Um dos grandes mitos é que quanto mais atividades programadas as crianças têm desde muito pequenas, mais competentes serão ao longo do seu percurso escolar. Isto tem reduzido imenso o tempo em que as crianças brincam livremente, sem agendas, orientações ou diretrizes dos adultos e os estudos indicam que é precisamente no brincar que se fortalecem as estruturas mentais, físicas e emocionais para se adquirirem futuramente as aprendizagens mais formais.

Outro dos grandes mitos é a relação que se faz entre as notas que a criança obtém e o seu sucesso profissional no futuro. Isto faz com que estejamos a viver uma época em que os pais fazem tudo o que está ao seu alcance para que os filhos sejam bem-sucedidos no futuro, com horas de apoio ao estudo, trabalhos extra durante as férias ou mesmo pedindo aos professores que enviem mais TPC porque acham que quanto mais tempo os filhos estudam, melhores notas tiram. Esta sobrecarga, nomeadamente em crianças cada vez mais pequenas, tem precisamente o efeito contrário. A criança perde o gosto por aprender, passa a associar o estudo a uma obrigação e tenta fazer o que pode para se esquivar a essa tortura.

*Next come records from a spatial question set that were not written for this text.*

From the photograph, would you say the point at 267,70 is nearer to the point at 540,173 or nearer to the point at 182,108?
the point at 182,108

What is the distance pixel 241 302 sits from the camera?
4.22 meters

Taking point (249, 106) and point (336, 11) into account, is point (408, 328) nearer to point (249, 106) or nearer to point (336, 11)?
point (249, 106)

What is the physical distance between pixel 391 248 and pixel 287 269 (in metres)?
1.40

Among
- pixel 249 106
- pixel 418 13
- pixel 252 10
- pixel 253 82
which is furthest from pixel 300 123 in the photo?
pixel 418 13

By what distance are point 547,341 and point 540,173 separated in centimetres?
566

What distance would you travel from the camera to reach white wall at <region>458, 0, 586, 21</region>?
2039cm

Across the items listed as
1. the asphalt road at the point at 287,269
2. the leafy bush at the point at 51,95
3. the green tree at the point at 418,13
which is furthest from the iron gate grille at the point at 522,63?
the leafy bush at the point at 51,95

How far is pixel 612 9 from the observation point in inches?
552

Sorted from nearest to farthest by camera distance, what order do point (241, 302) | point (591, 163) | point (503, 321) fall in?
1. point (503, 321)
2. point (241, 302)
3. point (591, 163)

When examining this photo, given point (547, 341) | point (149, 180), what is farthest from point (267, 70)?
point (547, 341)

Quando isso não acontece e a criança até tira boas notas, é recorrente que o faça para agradar aos pais e não porque isso lhe dê prazer.

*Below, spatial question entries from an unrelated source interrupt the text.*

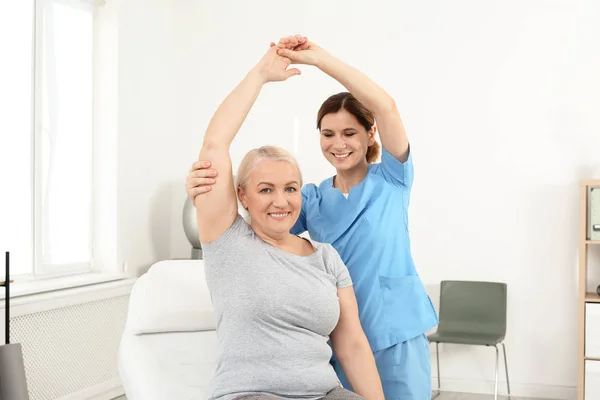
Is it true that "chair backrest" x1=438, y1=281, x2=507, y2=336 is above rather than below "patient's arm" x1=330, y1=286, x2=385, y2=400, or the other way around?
below

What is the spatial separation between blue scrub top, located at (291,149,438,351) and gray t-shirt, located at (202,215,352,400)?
22cm

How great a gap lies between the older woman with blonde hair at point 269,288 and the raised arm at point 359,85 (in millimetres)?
64

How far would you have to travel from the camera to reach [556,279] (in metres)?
4.12

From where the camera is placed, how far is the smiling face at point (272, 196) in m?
1.62

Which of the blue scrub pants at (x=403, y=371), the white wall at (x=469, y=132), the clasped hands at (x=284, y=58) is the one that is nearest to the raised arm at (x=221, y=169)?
the clasped hands at (x=284, y=58)

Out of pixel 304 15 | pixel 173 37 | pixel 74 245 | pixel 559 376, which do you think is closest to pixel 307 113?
pixel 304 15

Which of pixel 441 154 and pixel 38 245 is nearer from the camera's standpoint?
pixel 38 245

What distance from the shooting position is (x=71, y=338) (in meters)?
3.62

Enquanto que, na Noruega, em 2014, uma escola chegou à conclusão de que ao retirar os brinquedos às crianças, estas tinham aumentado a criatividade, por outro lado, há escolas onde as crianças convivem desde cedo com os tablets. Por onde devem os pais começar (e o que procurar) para fazer uma boa escolha?
Quando é possível fazer-se uma escolha, a procura da escola depende sempre das crenças e dos valores dos pais. Não existe a melhor escolha, mas a escolha que se adequa ao que cada pai acha mais relevante e prioritário. Há pais que procuram coisas completamente diferentes uns dos outros e até opostas, pelo que o melhor conselho que posso dar é que reflitam sobre o que consideram mais importante para os seus filhos e que procurem perceber o funcionamento das instituições antes de tomarem uma decisão. Ainda assim, posso partilhar o que considero ser a melhor escolha, de acordo com as minhas crenças e valores. Acho útil que escola use as novas tecnologias, desde que seja apenas mais uma ferramenta de trabalho, mas também não é algo que considere prioritário. Acima de tudo, privilegio uma escola onde as crianças possam brincar e sujar-se muito no exterior, na terra, na areia, nas árvores, faça frio, chuva ou sol. Uma escola onde os profissionais estabeleçam uma comunicação positiva e ajudem as crianças na resolução de problemas, em vez de se recorrer a uma constante atitude punitiva. Uma escola onde os alunos aprendem uns com os outros e ensinam-se uns aos outros na sala de aula. Uma escola que aceita e abraça a diferença, não tentando moldar os alunos a um formato inflexível e homogéneo. Uma escola onde não existam quadros de honra nem o culto da competição. Uma escola onde a família seja bem-vinda e faça parte da mesma. Uma escola que se estende para a comunidade e que convive regularmente com as pessoas que a circundam. Uma escola que respeita ritmos e que não trabalha para os rankings e para o exterior mas sim para o sucesso interior de cada aluno.